■ About this task ■
Where a line of the material contains the string "United", copy that line.

■ Data under study ■
● ● ●
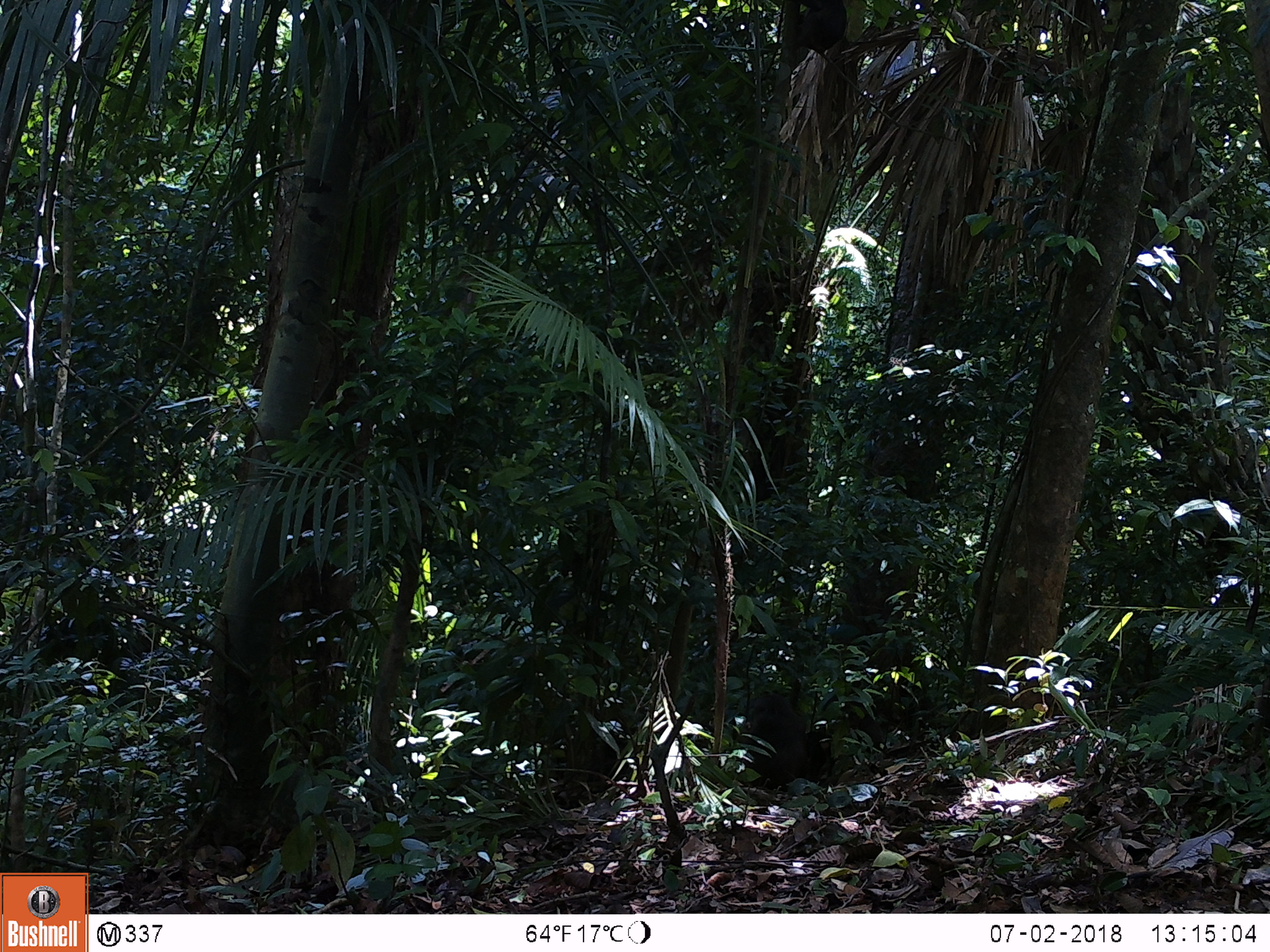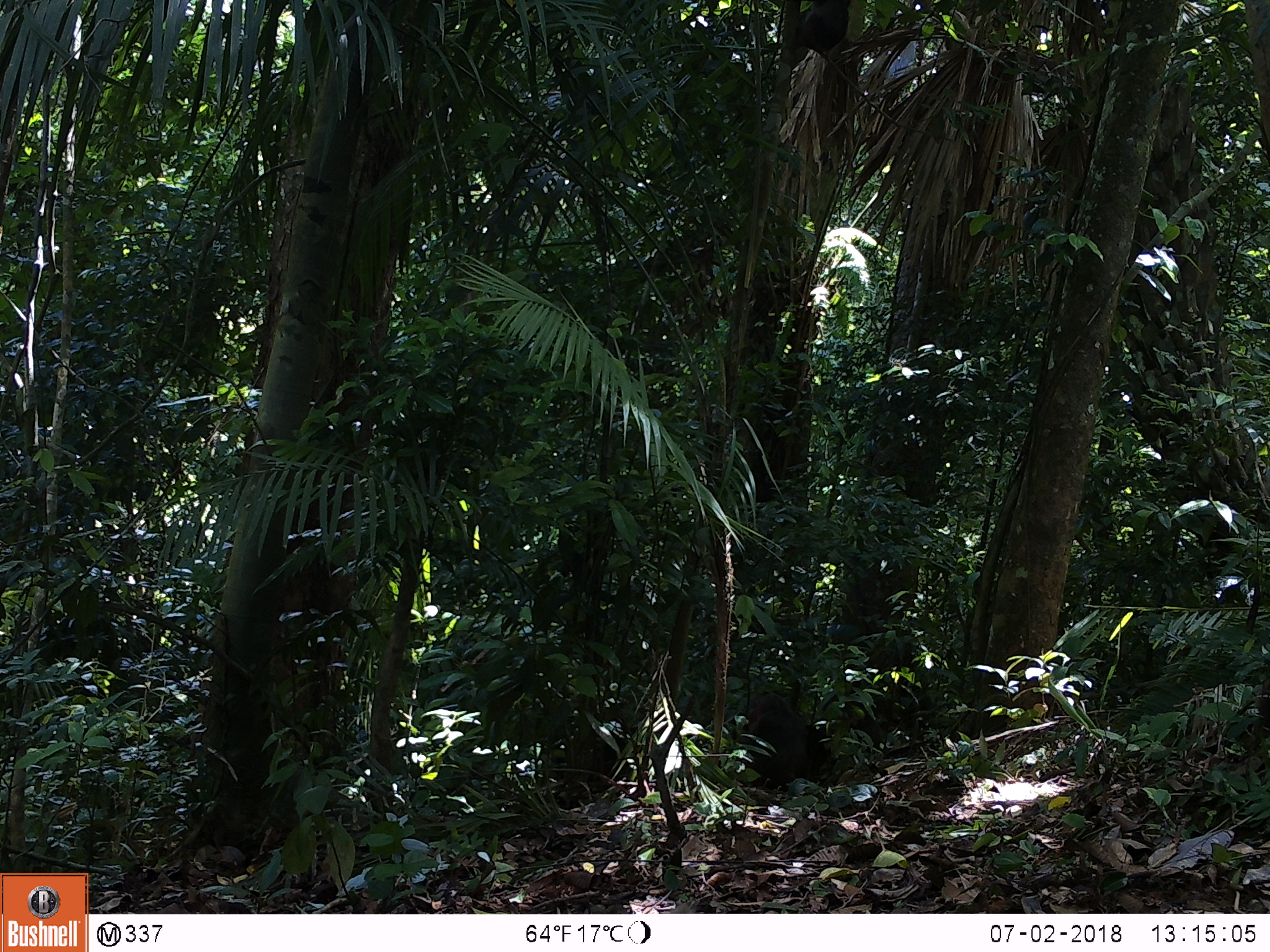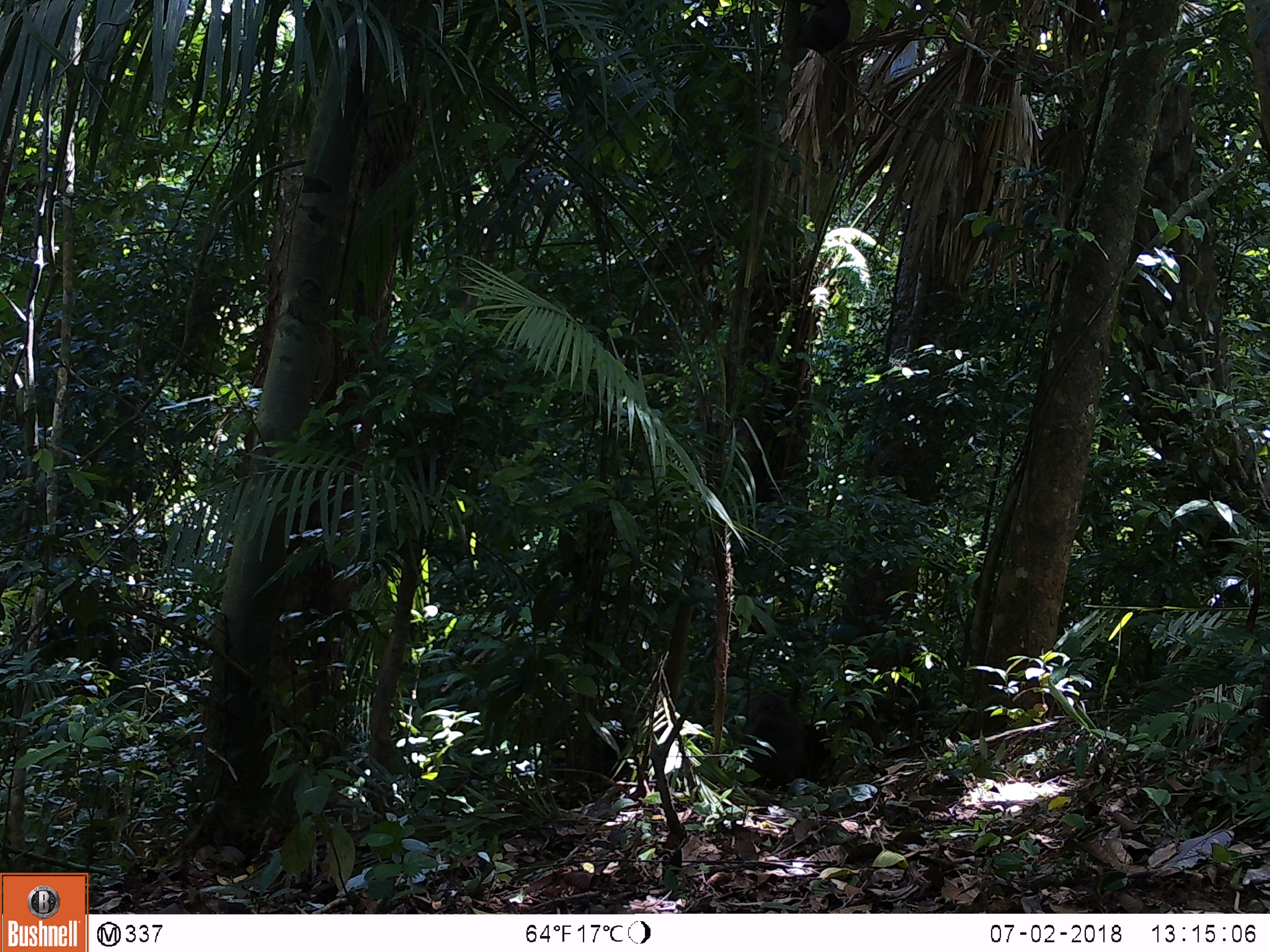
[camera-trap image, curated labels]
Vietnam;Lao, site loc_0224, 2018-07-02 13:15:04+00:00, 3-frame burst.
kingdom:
● ● ●
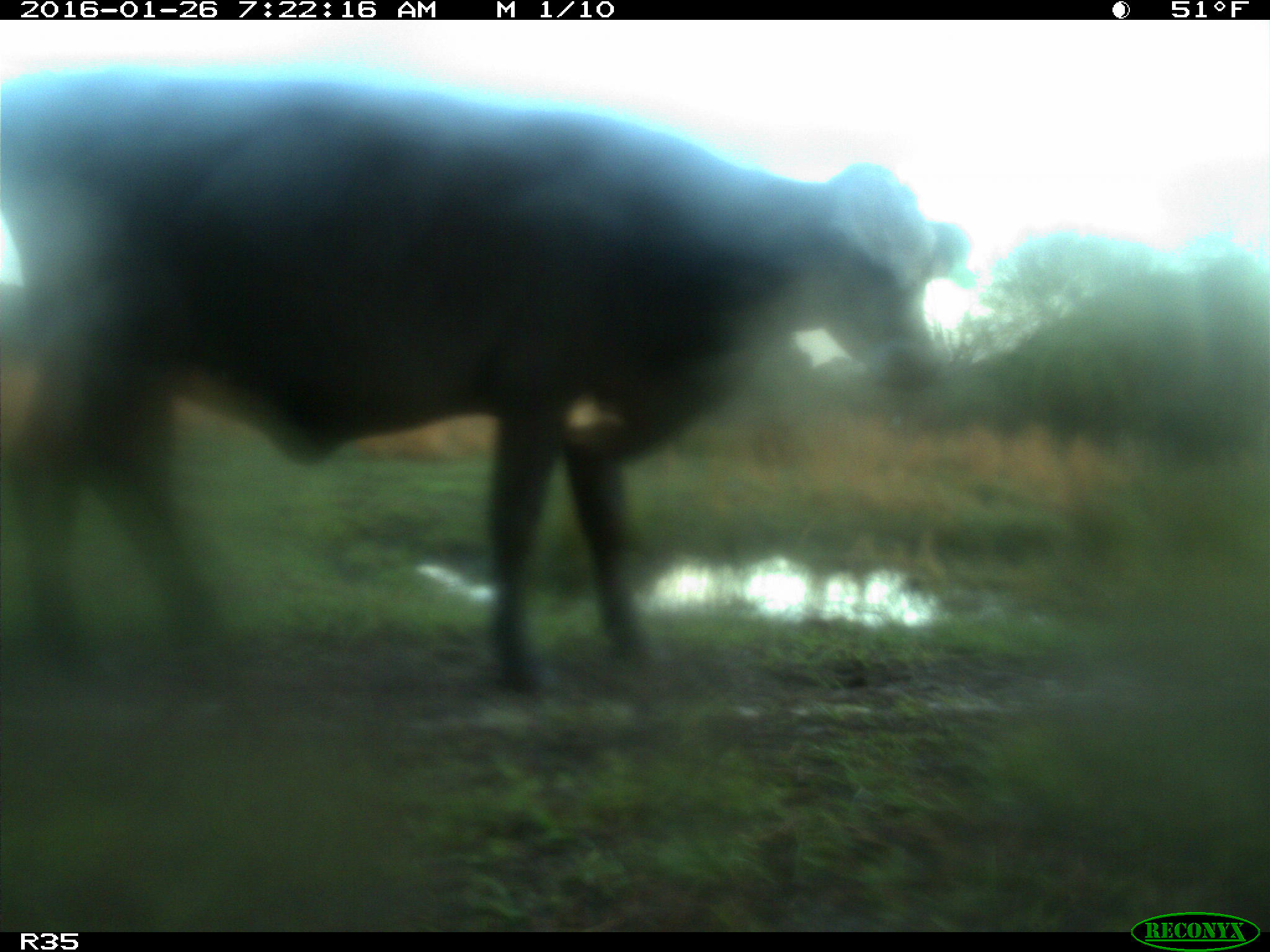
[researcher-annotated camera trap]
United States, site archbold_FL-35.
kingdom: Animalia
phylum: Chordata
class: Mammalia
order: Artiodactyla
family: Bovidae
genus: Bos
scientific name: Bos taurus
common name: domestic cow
● ● ●
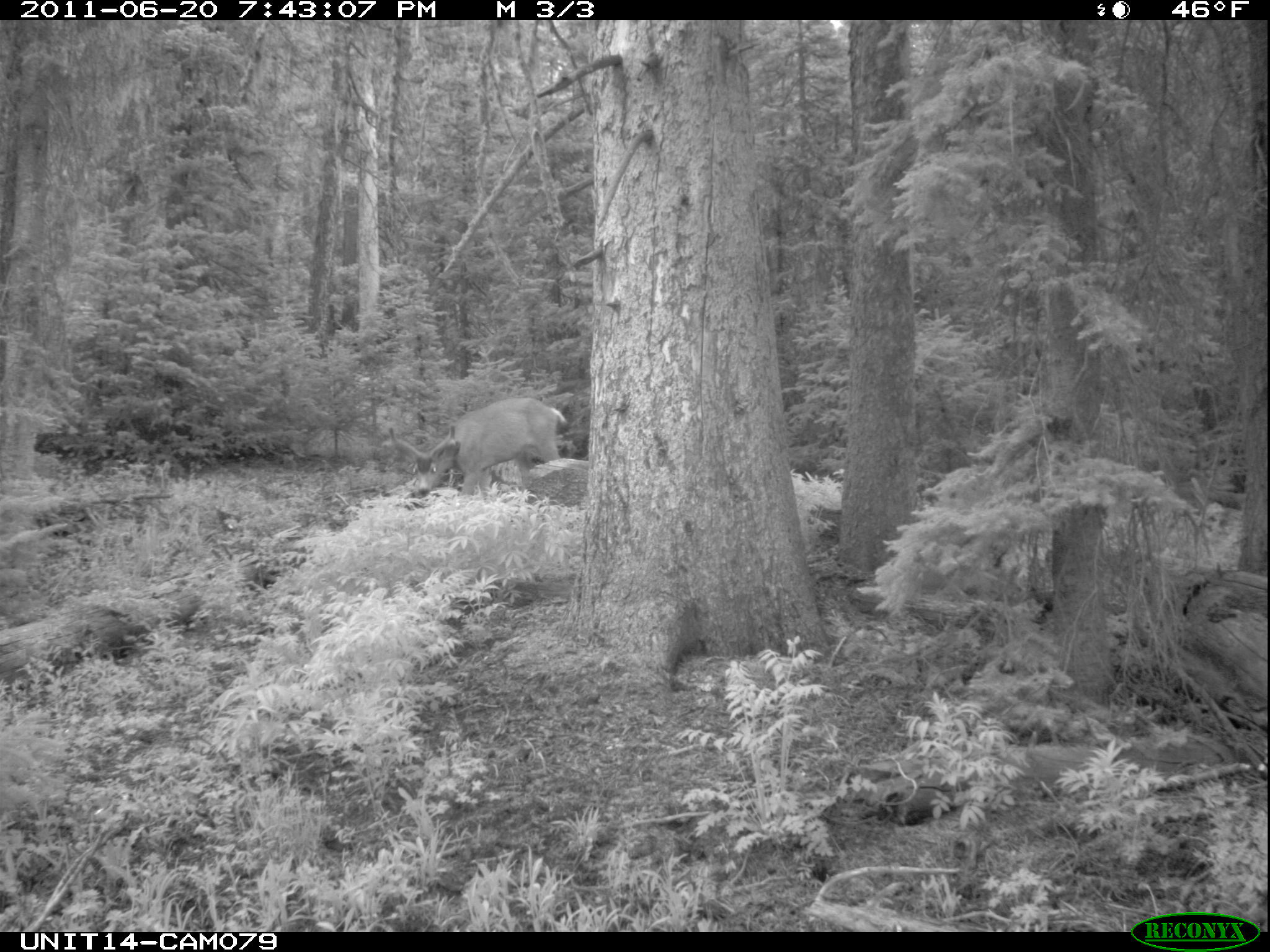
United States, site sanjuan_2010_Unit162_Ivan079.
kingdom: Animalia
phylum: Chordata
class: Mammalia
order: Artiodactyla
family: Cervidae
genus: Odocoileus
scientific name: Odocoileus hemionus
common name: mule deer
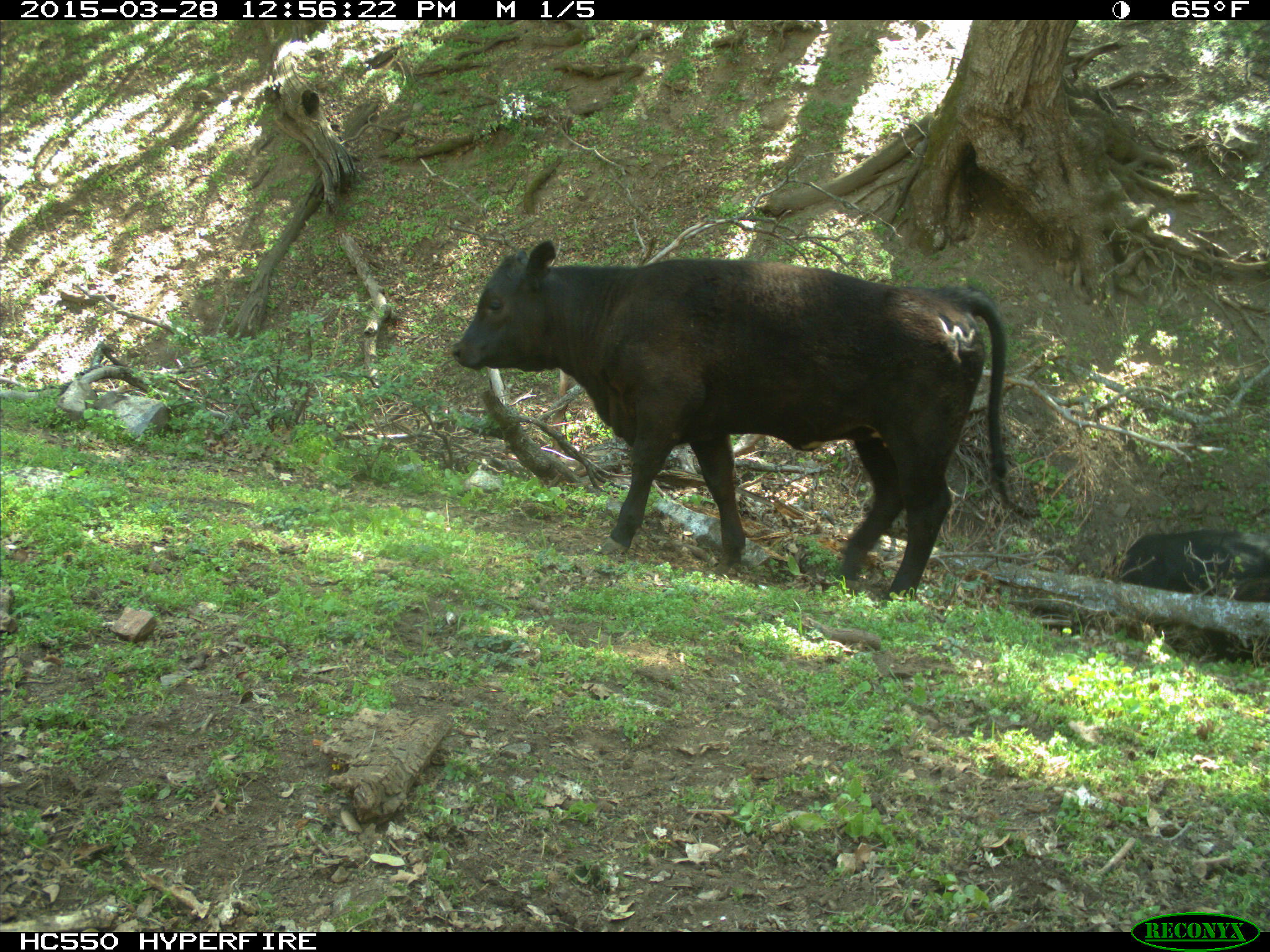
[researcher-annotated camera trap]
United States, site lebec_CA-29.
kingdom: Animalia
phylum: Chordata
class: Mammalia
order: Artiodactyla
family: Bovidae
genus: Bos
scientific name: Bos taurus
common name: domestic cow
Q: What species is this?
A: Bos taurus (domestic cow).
● ● ●
■ Written answer ■
United States, site archbold_FL-35.
United States, site sanjuan_2010_Unit162_Ivan079.
United States, site lebec_CA-29.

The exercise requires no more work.